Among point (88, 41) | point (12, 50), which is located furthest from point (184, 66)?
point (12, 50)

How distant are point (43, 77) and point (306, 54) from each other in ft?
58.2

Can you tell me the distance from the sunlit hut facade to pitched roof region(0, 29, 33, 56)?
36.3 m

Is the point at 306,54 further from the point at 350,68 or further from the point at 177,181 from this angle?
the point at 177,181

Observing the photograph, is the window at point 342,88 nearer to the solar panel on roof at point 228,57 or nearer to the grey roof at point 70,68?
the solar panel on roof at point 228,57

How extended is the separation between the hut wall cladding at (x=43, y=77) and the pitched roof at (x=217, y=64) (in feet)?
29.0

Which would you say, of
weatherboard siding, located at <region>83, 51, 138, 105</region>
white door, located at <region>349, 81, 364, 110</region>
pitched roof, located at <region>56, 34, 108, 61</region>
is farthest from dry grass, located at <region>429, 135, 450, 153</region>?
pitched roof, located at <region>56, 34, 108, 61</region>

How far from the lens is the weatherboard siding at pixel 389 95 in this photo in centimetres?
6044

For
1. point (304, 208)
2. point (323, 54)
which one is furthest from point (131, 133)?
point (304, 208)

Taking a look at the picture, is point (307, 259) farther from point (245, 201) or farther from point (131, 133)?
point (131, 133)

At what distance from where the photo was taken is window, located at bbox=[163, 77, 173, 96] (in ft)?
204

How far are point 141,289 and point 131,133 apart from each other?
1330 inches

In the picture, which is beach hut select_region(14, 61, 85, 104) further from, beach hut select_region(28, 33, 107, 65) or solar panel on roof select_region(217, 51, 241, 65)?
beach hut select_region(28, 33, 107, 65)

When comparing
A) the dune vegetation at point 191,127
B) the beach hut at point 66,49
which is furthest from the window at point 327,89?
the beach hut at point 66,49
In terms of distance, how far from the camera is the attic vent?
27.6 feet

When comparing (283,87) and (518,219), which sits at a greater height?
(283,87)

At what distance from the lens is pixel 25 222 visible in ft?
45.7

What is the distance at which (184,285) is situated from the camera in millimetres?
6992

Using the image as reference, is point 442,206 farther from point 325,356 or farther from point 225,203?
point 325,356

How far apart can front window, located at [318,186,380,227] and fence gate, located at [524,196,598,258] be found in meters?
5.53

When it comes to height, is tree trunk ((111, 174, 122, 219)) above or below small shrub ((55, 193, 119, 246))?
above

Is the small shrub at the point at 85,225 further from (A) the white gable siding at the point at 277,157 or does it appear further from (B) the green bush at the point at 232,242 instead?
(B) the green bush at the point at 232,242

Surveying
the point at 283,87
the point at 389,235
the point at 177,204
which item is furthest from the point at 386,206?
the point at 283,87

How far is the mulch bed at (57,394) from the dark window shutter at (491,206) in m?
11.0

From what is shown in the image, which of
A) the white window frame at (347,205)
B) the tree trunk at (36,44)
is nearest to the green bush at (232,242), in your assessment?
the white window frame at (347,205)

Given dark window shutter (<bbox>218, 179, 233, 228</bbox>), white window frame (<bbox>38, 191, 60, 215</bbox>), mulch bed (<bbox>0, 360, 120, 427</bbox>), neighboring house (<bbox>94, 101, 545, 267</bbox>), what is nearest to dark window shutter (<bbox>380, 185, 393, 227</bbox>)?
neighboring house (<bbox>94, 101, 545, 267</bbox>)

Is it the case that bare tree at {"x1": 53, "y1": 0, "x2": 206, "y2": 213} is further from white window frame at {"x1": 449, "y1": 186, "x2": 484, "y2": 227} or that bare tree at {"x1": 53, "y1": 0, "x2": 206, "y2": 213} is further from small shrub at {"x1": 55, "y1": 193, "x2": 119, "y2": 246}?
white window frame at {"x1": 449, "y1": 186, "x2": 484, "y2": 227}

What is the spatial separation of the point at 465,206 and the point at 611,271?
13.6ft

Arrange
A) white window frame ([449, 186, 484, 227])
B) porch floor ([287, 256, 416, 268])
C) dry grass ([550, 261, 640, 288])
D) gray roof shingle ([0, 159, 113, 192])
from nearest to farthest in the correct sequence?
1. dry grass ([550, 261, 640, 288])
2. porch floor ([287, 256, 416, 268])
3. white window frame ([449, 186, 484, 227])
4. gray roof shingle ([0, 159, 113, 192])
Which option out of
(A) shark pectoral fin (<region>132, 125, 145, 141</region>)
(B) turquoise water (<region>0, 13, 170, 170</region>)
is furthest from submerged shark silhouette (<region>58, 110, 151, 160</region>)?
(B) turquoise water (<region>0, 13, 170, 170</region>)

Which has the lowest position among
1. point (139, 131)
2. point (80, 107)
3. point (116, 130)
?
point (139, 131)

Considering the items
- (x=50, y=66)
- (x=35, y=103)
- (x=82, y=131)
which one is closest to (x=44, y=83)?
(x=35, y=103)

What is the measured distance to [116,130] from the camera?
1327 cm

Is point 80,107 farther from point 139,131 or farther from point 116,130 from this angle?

*****

> **TO DO**: Copy every line of the data above, word for word, without changing a single character.

> **FINAL RESULT**:
Among point (88, 41) | point (12, 50), which is located furthest from point (184, 66)?
point (12, 50)

How distant are point (43, 77) and point (306, 54) from each other in ft?
58.2

Can you tell me the distance from the sunlit hut facade to pitched roof region(0, 29, 33, 56)?
36.3 m

Is the point at 306,54 further from the point at 350,68 or further from the point at 177,181 from this angle?
the point at 177,181

Observing the photograph, is the window at point 342,88 nearer to the solar panel on roof at point 228,57 or nearer to the grey roof at point 70,68?
the solar panel on roof at point 228,57

How extended is the separation between the hut wall cladding at (x=43, y=77) and the pitched roof at (x=217, y=64) (in feet)?
29.0

Which would you say, of
weatherboard siding, located at <region>83, 51, 138, 105</region>
white door, located at <region>349, 81, 364, 110</region>
pitched roof, located at <region>56, 34, 108, 61</region>
is farthest from dry grass, located at <region>429, 135, 450, 153</region>?
pitched roof, located at <region>56, 34, 108, 61</region>

How far from the lens is the weatherboard siding at pixel 389 95 in this photo in centimetres?
6044

For
1. point (304, 208)
2. point (323, 54)
which one is furthest from point (131, 133)?
point (304, 208)

Taking a look at the picture, is point (307, 259) farther from point (245, 201) or farther from point (131, 133)?
point (131, 133)

At what distance from where the photo was taken is window, located at bbox=[163, 77, 173, 96] (in ft)?
204

How far are point 141,289 and point 131,133 apart from each other?
1330 inches

In the picture, which is beach hut select_region(14, 61, 85, 104) further from, beach hut select_region(28, 33, 107, 65) or solar panel on roof select_region(217, 51, 241, 65)?
beach hut select_region(28, 33, 107, 65)

When comparing
A) the dune vegetation at point 191,127
B) the beach hut at point 66,49
which is furthest from the window at point 327,89?
the beach hut at point 66,49
In terms of distance, how far from the camera is the attic vent?
27.6 feet

When comparing (283,87) and (518,219), which sits at a greater height?
(283,87)

At what distance from the lens is pixel 25 222 visible in ft?
45.7

What is the distance at which (184,285) is situated from the camera in millimetres?
6992

Using the image as reference, is point 442,206 farther from point 325,356 or farther from point 225,203?
point 325,356

How far apart can front window, located at [318,186,380,227] and fence gate, located at [524,196,598,258] be found in meters?
5.53

When it comes to height, is tree trunk ((111, 174, 122, 219)) above or below small shrub ((55, 193, 119, 246))?
above

Is the small shrub at the point at 85,225 further from (A) the white gable siding at the point at 277,157 or does it appear further from (B) the green bush at the point at 232,242 instead?
(B) the green bush at the point at 232,242

Surveying
the point at 283,87
the point at 389,235
the point at 177,204
which item is furthest from the point at 386,206?
the point at 283,87

How far is the mulch bed at (57,394) from the dark window shutter at (491,206) in m?
11.0

From what is shown in the image, which of
A) the white window frame at (347,205)
B) the tree trunk at (36,44)
is nearest to the green bush at (232,242), in your assessment?
the white window frame at (347,205)

Given dark window shutter (<bbox>218, 179, 233, 228</bbox>), white window frame (<bbox>38, 191, 60, 215</bbox>), mulch bed (<bbox>0, 360, 120, 427</bbox>), neighboring house (<bbox>94, 101, 545, 267</bbox>), what is nearest to dark window shutter (<bbox>380, 185, 393, 227</bbox>)?
neighboring house (<bbox>94, 101, 545, 267</bbox>)

Is it the case that bare tree at {"x1": 53, "y1": 0, "x2": 206, "y2": 213} is further from white window frame at {"x1": 449, "y1": 186, "x2": 484, "y2": 227} or that bare tree at {"x1": 53, "y1": 0, "x2": 206, "y2": 213} is further from small shrub at {"x1": 55, "y1": 193, "x2": 119, "y2": 246}?
white window frame at {"x1": 449, "y1": 186, "x2": 484, "y2": 227}

What is the spatial separation of the point at 465,206 and the point at 611,271?
13.6ft

Arrange
A) white window frame ([449, 186, 484, 227])
B) porch floor ([287, 256, 416, 268])
C) dry grass ([550, 261, 640, 288])
D) gray roof shingle ([0, 159, 113, 192])
from nearest to farthest in the correct sequence?
1. dry grass ([550, 261, 640, 288])
2. porch floor ([287, 256, 416, 268])
3. white window frame ([449, 186, 484, 227])
4. gray roof shingle ([0, 159, 113, 192])
Which option out of
(A) shark pectoral fin (<region>132, 125, 145, 141</region>)
(B) turquoise water (<region>0, 13, 170, 170</region>)
is furthest from submerged shark silhouette (<region>58, 110, 151, 160</region>)?
(B) turquoise water (<region>0, 13, 170, 170</region>)

Which has the lowest position among
1. point (139, 131)
2. point (80, 107)
3. point (116, 130)
?
point (139, 131)

Considering the items
- (x=50, y=66)
- (x=35, y=103)
- (x=82, y=131)
which one is closest to (x=44, y=83)?
(x=35, y=103)

What is the measured distance to [116,130] from the camera?
1327 cm

Is point 80,107 farther from point 139,131 or farther from point 116,130 from this angle?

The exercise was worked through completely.